PokerStars has blocked free-to-play games in Washington State. According to the State Gambling Commission, the online poker giant is one of several providers of “freemium” social casino-style games that opted to withdraw services to state residents last week, following a federal court judgment on the legality of the Big Fish social casino app.

PokerStars blocks play-money in Washington

PokerStars and a handful of social gaming sites ate taking last month’s ruling against Big Fish Casino in Washington State seriously. But could the ruling have troublesome repercussions for the social games industry elsewhere in the US? (Image: The Stars Group)

On March 28, the Ninth Circuit US Court of appeals reversed a district court’s dismissal of a lawsuit that accused Big Fish of providing illegal gambling under Washington State law.

Judge Milan D. Smith of the Ninth Circuit US Court of Appeals ruled that the virtual play-money chips used in Big Fish’s Casino could be regarded as being “something of value,” and therefore constituted a gambling “stake.” All forms of online gambling are illegal in the state.

Big Fish to Fry

“Since the decision was published, we have become aware that some online social gaming websites, including PokerStars, have proactively made the business decision to deny Washington residents access to their sites,” said the Gambling Commission in an official statement.

“We are not a party to the civil court case, we did not testify in the case, and we did not order these sites to discontinue free online play for Washington residents,” the Commission’s statement continued. “Customers with concerns should contact these websites directly.”

The initial court case was brought by a Cheryl Kater, a former Big Fish player, who said she had spent over $1,000 on virtual chips while playing the casino games.
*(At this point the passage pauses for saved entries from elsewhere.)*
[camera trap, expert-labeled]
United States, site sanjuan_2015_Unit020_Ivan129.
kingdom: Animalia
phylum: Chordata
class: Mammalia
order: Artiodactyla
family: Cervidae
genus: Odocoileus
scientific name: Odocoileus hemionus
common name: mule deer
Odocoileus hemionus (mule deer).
She claimed the games violated several Washington State statutes, including the Recovery of Money Lost at Gambling Act (RMLGA) and the Washington Consumer Protection Act.

Value Judgment

Since Washington law defines gambling as “risking something of value on the outcome of a contest of chance or a future contingent event not under the person’s control or influence to receive something of value in the event of a certain outcome,” the case hinged on whether virtual play chips were a thing of value.
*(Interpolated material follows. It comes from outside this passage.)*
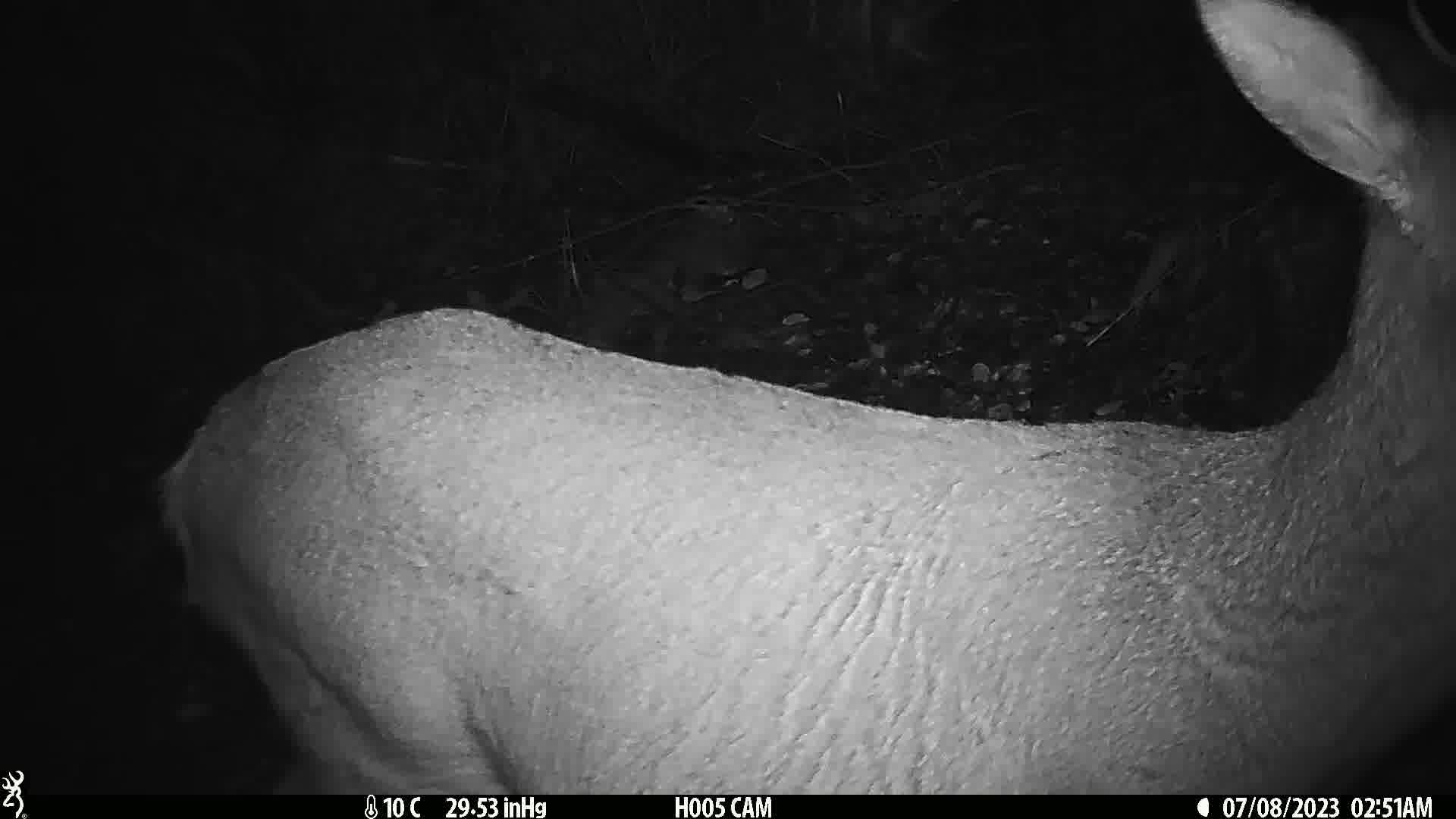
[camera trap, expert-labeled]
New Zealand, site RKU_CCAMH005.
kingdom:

While the chips have no direct monetary worth, the judge favored a broad definition, ruling that “value” could be the “extension of a service, entertainment or a privilege of playing at a game or scheme without charge.”

It’s a ruling that will send a chill down the spine of the multibillion-dollar social casino industry. While the judgment related specifically to Washington State law, that state’s definition of gambling is generally accepted, and the phrase “something of value” is found in gaming laws across America.

Kentucky-based Churchill Downs, which owns Big Fish Casino, is expected to appeal.